======== Text excerpt

In a deserted road by the periphery of the refugee camp, we found the flattened remains of a wheelchair. It had been utterly crushed, ironed flat as if in a cartoon. In the middle of the debris lay a broken white flag. Durar Hassan told us how his friend, Kemal Zughayer, was shot dead as he tried to wheel himself up the road. The Israeli tanks must have driven over the body, because when Mr. Hassan found it, one leg and both arms were missing, and the face, he said, had been ripped in two.

Mr. Zughayer, who was 58, had been shot and wounded in the first
intifada
. He could not walk, and had no work. Mr. Hassan showed us the pitiful single room where his friend lived, the only furnishing a filthy mattress on the floor . . . Mr. Hassan did his washing; it was he who put the white flag on Mr. Zughayer's wheelchair.

================
======== Raw data

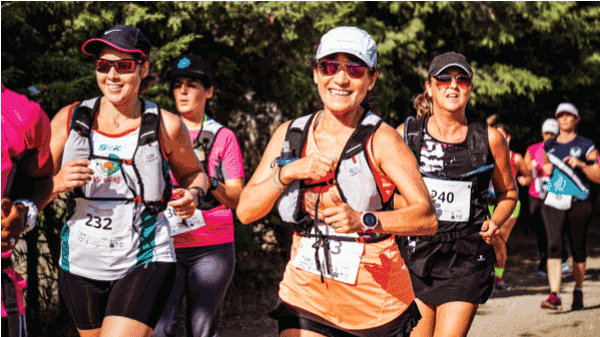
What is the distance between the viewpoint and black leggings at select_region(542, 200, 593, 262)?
809 cm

================

Check your understanding:
a - List every part of the body that the excerpt about the crushed wheelchair names.
b - Rewrite the part of the crushed-wheelchair excerpt that begins at the words "Mr. Zughayer, who" and stops after "Mr. Zughayer's wheelchair.", changing "mattress" to "blanket".
You do not need the lines to do any of the tasks.

Responses for each task:
a - leg, arms, face

b -
Mr. Zughayer, who was 58, had been shot and wounded in the first
intifada
. He could not walk, and had no work. Mr. Hassan showed us the pitiful single room where his friend lived, the only furnishing a filthy blanket on the floor . . . Mr. Hassan did his washing; it was he who put the white flag on Mr. Zughayer's wheelchair.